*** GIVEN PASSAGE ***

The fifth anniversary of the Deepwater Horizon disaster is approaching, but in the intervening years since the well blowout deep offshore, oil and gas drillers have pushed even deeper and even farther afield.

Oil exploration companies are hitting the pause button in 2015 due to the bust in prices and the supply glut, and may not take on massive new projects. But over the long-term, in order to boost flagging production, the oil majors’ directive is pretty clear. A lot of the “giant” oil fields are mature and declining while fewer and fewer are being discovered each year to replace depleting output. As easy oil runs out, drillers are forced to look in difficult places for new sources of oil.

Read more: Three Triggers That Will Send Oil Crashing Again

Here’s a look at several of the most challenging oil projects currently underway around the world.

Kearl Oil Sands

One of the largest and most expensive oil sands projects, Kearl has been a logistical challenge to say the least. It holds an estimated 4.6 billion barrels of oil. The open-pit mining operation is supposed to produce 345,000 barrels per day, but has experienced equipment malfunctions and setbacks, and production has run well low of what Imperial Oil, the project’s lead operator, had planned. The facility had to be temporarily shut down in late 2014 because of failed equipment. To build the operation, equipment had to be shipped from Asia to the United States, and then broken up so that they could be transported on highways through Montana and Idaho. The equipment then had to be broken up into even smaller loads because of public opposition to the convoys of trucks moving through those states. Delays and cost overruns have bedeviled Imperial, but it is pushing on with an expansion of Kearl, despite low oil prices. The project has now cost more than $20 billion.

Read more: The $6.8 Billion Great Wall Of Japan: Fukushima Cleanup Takes On Epic Proportion

Ichthys

Located 220 kilometers off of Western Australia, Ichthys is “effectively three mega-projects rolled into one,” says Inpex, the Japanese oil company heading up the project. It involves offshore drilling for natural gas, processing onboard ships located at the sea surface, and liquefaction onshore for LNG export. The project will cost $34 billion and involves the longest natural gas export pipeline in the southern hemisphere. Scheduled to begin in 2016, the Ichthys will allow for the export of 8.4 million tons of LNG each year, which could account for nearly 15 percent of Australia’s LNG export capacity.

*** End of GIVEN PASSAGE ***
*** STUDY MATERIAL ***

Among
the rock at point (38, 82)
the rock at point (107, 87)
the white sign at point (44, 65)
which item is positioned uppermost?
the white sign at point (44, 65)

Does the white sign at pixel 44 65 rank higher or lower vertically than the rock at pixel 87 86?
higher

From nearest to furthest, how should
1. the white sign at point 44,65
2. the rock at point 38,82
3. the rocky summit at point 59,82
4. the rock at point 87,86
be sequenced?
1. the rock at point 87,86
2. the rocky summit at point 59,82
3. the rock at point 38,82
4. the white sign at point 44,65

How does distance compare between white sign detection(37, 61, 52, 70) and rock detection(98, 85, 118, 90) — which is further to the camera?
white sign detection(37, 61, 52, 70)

*** End of STUDY MATERIAL ***
*** STUDY MATERIAL ***

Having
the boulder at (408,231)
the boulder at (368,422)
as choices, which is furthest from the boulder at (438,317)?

*** End of STUDY MATERIAL ***

» WHAT YOU WILL DO:
• a. According to the passage on challenging oil projects, how many barrels of oil is the Kearl operation supposed to produce per day?
• b. Continue the passage on challenging oil and gas projects, starting after its final sentence.

» ANSWER LIST:
• a. 345,000 barrels per day.

• b.
Stones

Royal Dutch Shell is in the midst of developing the deepest offshore oil field in the world, not too far away from the Macondo well in the Gulf of Mexico. Located 9,500 feet below the sea surface – or around twice as deep as the Macondo well – Shell’s “Stones” project will target the lower tertiary, one of the last frontiers in oil exploration. The lower tertiary is a geological formation that is ultra-deep, and its oil reservoirs tend to be mixed with sand and located beneath thick layers of salt. Shell will build subsea production facilities that tie back to a floating production, storage, and offloading (FPSO) vessel, Shell’s first in the Gulf of Mexico.

Read more: Low Prices Help Arctic Avoid A ‘Gold Rush’ Scenario

Kashagan

The massive oil and gas field in the Caspian Sea has become the most expensive oil project in the world and is perhaps the most technically daunting. Originally discovered in 2000, the project was billed as the largest oil discovery in decades. It is the fifth largest field in the world by reserves, and the largest outside of the Middle East. Despite the alluring bounty, the project has turned into a nightmare for the consortium of companies involved, which includes Eni, ExxonMobil, Royal Dutch Shell, Total, and the Kazakh government-owned oil company. Dubbed by The Economist as “cash all gone,” Kashagan has been plagued with delays, cost overruns, and engineering difficulties. The consortium has had to build artificial islands, work through winter ice conditions, and drill at great depths and pressure. An official with the consortium has called Kashagan “one of the largest and most complex industrial projects currently being developed anywhere in the world.”

But perhaps the most challenging is the “sourness” of the gas the companies are pulling out of the seabed. Production finally began in 2013, after an eight-year delay. However, just a few weeks later, operations were quickly shut down because the pipelines suffered from leaks. The problem is toxic hydrogen sulfide gas, which is corroding the pipelines. Fixing the pipes could tack on an additional $3.6 billion (or more) to the project, with production not set to resume until 2017. All told, the project will cost well north of $50 billion, with some estimates pegging the cost at nearly double that amount.

This article originally appeared on Oilprice.com.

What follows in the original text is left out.